— Passage for review —
BEGIN
Posted in Life

An update

Monday 14 January 2019

The alarm goes off at 6am and I haul myself out of bed knowing this will be my last gym session for a while. Deb walks down to the gym with me and heads off for a half hour walk while I walk up the stairs to the studiomy glutes still hurting from Friday’s session. I hope Tom will go a bit easy on me this morning. 

He doesn’t! The single leg presses that caused my muscles to complain vociferously over the weekend were on today’s agenda as were the bench presses that caused me to know my chest muscles had been working too. Tom says the muscle ache will be a good distraction from other aches I might have after my surgery. After the stretches, we high five as usual then he gives me a hug and assures me I’ll be fine.

This afternoon I’m due to have a procedure before my surgery tomorrow – and I have to admit to not looking forward to it. We need a distraction, so head into the NGV to wander through the Escher x nendo Between Two Worlds exhibition. It’s a fabulous way to spend a few hours and provides all the distraction we need.

The procedure I have is to prepare for a sentinel node biopsy. Radioactive material is injected into my chest – it stings and then goes on hurting for a while – and after some time to allow the radioactive material to travel around a bit, a gamma camera helps identify the lymph nodes the radioactive material has travelled to. It’s so the surgeon knows which lymph nodes to remove and means she can remove fewer than if I don’t have this procedure.

It’s over in about 40 minutes and we head home to prepare for tomorrow. Not that there’s really much preparation I need to do but there’s a bag to pack, some functional fashion to talk with Deb, conversations to have with the kids, and an unexpected though completely lovely visit from my oldest friend Michelle and her daughter Grace who’d road-tripped from Sydney to be able to pop in to see me.

I sleep well, considering.

Tuesday 15 January

Tim and I arrive at the hospital at 7:20 and make our way to DOSA (Day of Surgery Admissions) on Level 2. I complete the bits of paperwork still outstanding, pay the excess fee, tie a name tag onto my bag and am invited to take a seat in the waiting area. It’s already filling up – mostly women, mostly older than me, mostly with female companions, mostly looking as though they’re trying hard to keep calm.

My name is called and Tim and I follow Wendy into the next waiting area. Wendy propels me into a cubicle, lays out knickers (the comfiest ones I’ve ever worn), socks (orange with non-slip dots), a gown (the opening at the back please), a dressing gown and a large brown paper bag to put my own clothes and shoes into. I change and Wendy puts my bag into a locker indicating there’ll be a bit more of a wait. A young pharmacist comes to ask about my medications and I feel a bit out of place as all the others waiting for surgery are handing over boxes and boxes of medications and I have none to mention, apart from Vitamin D says Tim, three each day (I am very deficient!).

Wendy returns and we follow her into an office where I mostly answer ‘no’ to her questions: diabetes? blood pressure? heart problems? stroke? liver disease? on and on …

She rolls white compression tights up my legs to my knees, wraps some tape around my wedding ring, puts a name tag on my glasses and assures me it won’t be too much longer. We head back to the waiting area and before too long Maria calls my name, suggests a visit to the loo, then leads us to a bed in a curtained cubicle.
END
— Recorded information —
BEGIN
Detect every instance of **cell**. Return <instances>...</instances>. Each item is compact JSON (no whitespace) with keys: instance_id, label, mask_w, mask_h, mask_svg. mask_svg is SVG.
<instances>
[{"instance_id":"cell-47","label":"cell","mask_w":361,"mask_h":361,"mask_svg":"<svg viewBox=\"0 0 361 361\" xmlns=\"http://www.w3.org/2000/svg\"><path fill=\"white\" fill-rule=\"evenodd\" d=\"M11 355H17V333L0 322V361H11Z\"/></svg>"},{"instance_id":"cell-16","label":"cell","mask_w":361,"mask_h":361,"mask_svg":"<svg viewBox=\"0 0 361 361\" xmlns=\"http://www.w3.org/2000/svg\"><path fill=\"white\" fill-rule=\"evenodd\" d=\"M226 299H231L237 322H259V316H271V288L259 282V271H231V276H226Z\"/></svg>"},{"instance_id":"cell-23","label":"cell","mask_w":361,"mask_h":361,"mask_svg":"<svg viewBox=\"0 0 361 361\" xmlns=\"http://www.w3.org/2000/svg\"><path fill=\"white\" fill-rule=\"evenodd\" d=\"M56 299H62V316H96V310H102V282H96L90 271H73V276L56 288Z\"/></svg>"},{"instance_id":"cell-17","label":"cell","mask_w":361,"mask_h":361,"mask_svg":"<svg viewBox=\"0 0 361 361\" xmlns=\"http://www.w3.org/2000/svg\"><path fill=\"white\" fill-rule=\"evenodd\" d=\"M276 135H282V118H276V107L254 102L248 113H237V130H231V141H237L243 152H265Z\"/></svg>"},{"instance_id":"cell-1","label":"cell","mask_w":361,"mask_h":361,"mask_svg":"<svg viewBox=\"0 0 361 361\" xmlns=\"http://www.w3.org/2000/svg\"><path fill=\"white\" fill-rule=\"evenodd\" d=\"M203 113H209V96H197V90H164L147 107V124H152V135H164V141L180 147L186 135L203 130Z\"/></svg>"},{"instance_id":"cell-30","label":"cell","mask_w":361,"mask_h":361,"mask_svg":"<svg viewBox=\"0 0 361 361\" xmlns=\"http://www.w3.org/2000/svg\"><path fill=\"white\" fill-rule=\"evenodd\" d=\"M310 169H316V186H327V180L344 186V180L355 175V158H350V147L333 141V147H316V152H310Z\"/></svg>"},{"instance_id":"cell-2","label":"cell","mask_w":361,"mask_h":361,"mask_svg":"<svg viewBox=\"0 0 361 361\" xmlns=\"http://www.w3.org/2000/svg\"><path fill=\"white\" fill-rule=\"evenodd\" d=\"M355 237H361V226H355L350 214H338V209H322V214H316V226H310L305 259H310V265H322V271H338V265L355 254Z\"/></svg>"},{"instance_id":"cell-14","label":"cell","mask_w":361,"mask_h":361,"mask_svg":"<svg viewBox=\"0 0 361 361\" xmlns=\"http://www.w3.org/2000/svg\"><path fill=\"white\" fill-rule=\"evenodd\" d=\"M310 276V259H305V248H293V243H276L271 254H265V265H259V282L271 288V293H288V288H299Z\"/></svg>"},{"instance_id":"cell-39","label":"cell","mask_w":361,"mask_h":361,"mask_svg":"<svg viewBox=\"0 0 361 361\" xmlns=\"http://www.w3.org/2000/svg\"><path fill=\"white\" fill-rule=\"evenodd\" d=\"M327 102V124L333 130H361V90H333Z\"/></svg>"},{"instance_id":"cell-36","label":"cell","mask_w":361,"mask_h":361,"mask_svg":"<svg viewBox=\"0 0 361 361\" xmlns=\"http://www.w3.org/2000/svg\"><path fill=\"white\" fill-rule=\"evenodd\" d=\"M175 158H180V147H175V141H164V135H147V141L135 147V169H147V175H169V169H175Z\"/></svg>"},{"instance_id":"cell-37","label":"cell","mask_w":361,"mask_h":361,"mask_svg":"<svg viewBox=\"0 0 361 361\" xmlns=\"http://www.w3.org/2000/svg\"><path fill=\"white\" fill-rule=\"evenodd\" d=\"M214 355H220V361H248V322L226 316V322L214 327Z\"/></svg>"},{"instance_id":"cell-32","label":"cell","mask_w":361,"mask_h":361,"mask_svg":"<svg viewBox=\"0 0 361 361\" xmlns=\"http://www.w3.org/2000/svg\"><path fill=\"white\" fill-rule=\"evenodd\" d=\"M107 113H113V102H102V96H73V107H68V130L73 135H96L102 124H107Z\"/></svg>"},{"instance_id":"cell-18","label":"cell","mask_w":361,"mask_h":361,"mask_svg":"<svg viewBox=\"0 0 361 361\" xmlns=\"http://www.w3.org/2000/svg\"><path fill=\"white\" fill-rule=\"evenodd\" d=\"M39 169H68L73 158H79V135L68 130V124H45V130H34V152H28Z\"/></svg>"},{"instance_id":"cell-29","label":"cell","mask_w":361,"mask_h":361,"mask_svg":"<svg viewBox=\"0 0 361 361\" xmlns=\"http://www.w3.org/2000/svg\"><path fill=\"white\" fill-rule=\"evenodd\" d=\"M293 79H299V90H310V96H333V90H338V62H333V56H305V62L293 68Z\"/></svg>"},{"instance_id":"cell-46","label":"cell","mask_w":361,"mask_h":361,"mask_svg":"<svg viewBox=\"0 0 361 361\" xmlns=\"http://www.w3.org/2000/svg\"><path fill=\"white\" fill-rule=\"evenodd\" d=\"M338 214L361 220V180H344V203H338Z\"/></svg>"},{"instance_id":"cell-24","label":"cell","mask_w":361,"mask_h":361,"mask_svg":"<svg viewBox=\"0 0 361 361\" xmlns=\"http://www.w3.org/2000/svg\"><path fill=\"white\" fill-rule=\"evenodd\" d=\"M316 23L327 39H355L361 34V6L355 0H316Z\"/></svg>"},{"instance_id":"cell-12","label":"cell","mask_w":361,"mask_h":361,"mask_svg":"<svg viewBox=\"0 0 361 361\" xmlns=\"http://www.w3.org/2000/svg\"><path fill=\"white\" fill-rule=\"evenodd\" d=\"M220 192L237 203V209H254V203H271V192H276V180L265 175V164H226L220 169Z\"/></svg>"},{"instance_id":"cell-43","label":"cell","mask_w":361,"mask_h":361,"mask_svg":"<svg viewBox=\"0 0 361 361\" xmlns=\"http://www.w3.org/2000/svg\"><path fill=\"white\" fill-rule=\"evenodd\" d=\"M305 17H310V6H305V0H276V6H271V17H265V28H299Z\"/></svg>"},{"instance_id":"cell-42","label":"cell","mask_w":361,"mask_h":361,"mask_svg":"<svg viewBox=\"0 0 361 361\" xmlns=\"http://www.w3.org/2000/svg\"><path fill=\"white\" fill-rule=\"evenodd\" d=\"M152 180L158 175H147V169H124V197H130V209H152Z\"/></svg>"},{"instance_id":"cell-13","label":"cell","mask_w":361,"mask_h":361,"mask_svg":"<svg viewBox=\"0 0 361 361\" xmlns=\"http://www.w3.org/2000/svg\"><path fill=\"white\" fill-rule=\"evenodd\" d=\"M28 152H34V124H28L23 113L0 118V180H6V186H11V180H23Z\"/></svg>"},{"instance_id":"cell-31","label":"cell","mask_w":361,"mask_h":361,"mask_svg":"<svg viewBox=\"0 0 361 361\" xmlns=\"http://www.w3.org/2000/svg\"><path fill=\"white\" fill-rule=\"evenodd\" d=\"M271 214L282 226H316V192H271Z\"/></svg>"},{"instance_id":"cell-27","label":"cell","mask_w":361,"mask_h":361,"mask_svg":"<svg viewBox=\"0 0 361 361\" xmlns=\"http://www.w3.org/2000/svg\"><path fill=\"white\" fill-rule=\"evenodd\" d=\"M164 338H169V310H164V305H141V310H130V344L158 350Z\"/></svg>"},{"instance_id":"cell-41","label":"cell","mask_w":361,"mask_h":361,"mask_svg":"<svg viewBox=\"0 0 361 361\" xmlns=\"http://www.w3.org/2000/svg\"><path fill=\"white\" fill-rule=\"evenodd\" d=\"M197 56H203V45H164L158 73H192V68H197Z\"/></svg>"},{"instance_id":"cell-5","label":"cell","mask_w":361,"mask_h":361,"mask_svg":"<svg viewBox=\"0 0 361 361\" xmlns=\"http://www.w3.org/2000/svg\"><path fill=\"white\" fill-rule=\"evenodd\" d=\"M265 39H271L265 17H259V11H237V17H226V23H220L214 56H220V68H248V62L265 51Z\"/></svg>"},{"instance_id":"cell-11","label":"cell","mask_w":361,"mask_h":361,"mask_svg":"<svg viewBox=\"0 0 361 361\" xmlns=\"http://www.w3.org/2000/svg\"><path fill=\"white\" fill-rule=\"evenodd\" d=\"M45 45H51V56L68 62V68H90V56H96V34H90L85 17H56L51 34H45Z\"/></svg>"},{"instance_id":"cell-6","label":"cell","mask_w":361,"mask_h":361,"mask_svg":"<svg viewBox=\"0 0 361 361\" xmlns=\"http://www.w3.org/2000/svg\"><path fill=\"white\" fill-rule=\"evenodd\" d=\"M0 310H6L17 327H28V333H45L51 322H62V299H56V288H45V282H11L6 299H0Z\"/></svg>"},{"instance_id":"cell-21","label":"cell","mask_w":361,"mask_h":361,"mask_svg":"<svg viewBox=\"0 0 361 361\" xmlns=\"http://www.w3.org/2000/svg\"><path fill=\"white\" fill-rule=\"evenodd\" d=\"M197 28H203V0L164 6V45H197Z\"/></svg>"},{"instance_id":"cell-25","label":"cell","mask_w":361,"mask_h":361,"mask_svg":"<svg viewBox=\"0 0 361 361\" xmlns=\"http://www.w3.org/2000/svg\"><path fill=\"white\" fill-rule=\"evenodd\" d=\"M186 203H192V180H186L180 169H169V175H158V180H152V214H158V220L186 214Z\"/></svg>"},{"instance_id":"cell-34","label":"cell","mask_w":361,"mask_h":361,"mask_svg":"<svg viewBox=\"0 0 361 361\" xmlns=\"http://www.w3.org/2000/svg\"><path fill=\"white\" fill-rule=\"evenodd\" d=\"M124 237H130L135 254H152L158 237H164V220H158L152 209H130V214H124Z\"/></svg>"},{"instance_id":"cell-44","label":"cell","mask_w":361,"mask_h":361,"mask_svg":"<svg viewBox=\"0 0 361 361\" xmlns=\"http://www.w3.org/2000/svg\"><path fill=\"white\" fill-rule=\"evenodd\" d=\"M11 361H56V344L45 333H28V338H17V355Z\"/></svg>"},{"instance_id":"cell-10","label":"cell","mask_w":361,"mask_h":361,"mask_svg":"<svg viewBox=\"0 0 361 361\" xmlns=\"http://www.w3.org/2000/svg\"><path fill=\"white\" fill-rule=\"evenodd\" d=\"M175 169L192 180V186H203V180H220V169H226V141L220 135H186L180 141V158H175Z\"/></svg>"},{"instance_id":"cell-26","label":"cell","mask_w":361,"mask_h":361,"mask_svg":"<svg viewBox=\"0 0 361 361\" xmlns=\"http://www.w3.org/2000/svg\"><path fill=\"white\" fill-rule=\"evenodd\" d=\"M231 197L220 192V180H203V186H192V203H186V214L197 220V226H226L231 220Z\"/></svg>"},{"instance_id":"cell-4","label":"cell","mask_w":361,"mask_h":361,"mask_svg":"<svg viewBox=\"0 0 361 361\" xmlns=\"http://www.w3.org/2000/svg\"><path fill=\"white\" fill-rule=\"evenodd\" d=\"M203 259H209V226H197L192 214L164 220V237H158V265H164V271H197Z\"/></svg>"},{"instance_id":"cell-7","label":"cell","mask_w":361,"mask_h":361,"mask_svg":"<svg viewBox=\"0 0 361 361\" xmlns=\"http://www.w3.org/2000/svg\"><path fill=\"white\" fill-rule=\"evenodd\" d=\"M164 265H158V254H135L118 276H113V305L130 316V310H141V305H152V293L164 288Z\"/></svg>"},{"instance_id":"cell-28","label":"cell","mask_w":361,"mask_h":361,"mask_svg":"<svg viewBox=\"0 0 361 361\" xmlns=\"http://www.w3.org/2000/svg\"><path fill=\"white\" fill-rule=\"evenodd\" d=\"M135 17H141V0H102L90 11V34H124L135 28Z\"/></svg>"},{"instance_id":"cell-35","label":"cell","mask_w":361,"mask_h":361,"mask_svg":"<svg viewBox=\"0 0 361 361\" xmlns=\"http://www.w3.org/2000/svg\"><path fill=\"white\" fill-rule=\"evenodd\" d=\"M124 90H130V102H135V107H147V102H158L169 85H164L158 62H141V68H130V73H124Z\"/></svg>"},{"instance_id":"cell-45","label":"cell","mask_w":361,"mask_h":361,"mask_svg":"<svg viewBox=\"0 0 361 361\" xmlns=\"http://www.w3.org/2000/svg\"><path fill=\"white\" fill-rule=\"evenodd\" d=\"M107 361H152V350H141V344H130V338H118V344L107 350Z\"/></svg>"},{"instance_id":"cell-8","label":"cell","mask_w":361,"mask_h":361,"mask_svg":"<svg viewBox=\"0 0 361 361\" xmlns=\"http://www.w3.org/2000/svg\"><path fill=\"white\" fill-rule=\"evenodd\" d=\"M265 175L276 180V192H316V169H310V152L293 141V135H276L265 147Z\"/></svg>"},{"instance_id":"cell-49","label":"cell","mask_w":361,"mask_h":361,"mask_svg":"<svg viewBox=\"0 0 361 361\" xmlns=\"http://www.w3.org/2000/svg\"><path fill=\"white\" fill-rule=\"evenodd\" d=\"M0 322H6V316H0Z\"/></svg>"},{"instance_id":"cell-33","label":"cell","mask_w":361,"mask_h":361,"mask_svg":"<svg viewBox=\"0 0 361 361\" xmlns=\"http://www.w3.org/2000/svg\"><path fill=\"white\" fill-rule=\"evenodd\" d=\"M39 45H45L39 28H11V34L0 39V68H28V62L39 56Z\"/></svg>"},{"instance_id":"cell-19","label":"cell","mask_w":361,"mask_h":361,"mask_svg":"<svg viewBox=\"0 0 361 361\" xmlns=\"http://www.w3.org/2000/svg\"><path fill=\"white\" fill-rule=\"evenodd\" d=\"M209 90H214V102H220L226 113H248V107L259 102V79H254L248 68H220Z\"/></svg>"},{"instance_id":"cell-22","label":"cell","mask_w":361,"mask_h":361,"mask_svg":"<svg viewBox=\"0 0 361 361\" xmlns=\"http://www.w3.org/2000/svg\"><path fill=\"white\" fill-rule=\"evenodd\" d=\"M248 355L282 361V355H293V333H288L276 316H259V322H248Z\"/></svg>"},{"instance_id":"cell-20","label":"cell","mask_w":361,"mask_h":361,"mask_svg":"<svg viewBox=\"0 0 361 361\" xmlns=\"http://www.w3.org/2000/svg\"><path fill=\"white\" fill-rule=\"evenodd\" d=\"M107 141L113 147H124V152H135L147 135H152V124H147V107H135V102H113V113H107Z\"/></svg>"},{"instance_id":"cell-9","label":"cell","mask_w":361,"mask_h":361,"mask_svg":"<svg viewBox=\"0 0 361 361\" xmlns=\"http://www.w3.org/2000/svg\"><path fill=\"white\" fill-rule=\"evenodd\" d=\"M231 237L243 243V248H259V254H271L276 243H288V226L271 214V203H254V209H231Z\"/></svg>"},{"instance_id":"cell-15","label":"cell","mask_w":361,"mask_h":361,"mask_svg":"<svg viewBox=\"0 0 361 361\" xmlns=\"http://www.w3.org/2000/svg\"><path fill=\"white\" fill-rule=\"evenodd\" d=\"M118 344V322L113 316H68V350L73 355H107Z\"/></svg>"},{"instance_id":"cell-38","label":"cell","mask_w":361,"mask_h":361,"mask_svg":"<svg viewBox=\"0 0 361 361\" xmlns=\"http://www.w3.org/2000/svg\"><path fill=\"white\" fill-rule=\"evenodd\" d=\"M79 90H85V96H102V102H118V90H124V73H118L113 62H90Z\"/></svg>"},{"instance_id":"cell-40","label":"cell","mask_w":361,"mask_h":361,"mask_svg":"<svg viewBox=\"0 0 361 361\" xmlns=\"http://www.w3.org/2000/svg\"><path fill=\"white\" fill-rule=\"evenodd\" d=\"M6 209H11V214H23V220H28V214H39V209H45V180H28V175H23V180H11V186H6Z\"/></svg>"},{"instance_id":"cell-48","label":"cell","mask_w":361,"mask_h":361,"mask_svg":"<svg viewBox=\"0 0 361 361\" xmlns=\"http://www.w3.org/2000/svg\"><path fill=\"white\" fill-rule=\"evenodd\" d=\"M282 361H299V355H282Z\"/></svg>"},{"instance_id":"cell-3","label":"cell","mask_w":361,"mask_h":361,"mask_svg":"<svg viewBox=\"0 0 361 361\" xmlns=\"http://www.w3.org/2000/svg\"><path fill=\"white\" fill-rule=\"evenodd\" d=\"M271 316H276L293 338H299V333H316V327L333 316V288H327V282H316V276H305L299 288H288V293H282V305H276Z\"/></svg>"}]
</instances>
END
— Exercise instructions —
1. In the surgery update, what does DOSA stand for?
2. Write a continuation of the surgery update, starting right after its final sentence.

— Responses for each task —
1. Day of Surgery Admissions.

2.
Maria wraps stiff white ‘sequentials’ around my legs and hooks them up to a machine. They fill with air and massage my legs – one leg at a time – helping to prevent DVT. She also puts a bear hug blanket on me and hooks up the machine so it blows warm air over me. It’s good for keeping veins open and so is useful for surgery. She puts a white hat on me – the type worn in the food industry – and my outfit is complete.

Orange socks and sequentials …

I am calm, my hands crossed loosely over my tummy. Jenny, the anaesthetist’s assistant introduces herself to us, and goes through some more information, asking if I’ve eaten or drunk anything since midnight (no, but I could go a cup of tea right about now). She doesn’t offer one, just unplugs the warm air blower, tells Tim it’s time to kiss me goodbye and wheels me down white corridors until we come to a waiting room outside the operating theatre.

We chat for a while, the cold starting to creep through the blankets piled on me, and eventually Jenny heads into the theatre leaving me alone for the first time. I hear someone call out to Sage and her name is called so often I imagine they’re having trouble waking her, or that she’s waking up in a way that is not ideal. I decide I don’t want to be here.

The surgeon’s assistant comes in and introduces herself to me – the only one of the team not named Penny or Jenny – and then Jenny, the surgeon, comes in to make sure I’m clear about what’s happening. She draws on my breast, just to make sure she has the right one, and tells me it won’t be too long now. After she leaves, I suppress the urge to jump off the table and slink away. I slow my breathing and try to quiet my mind.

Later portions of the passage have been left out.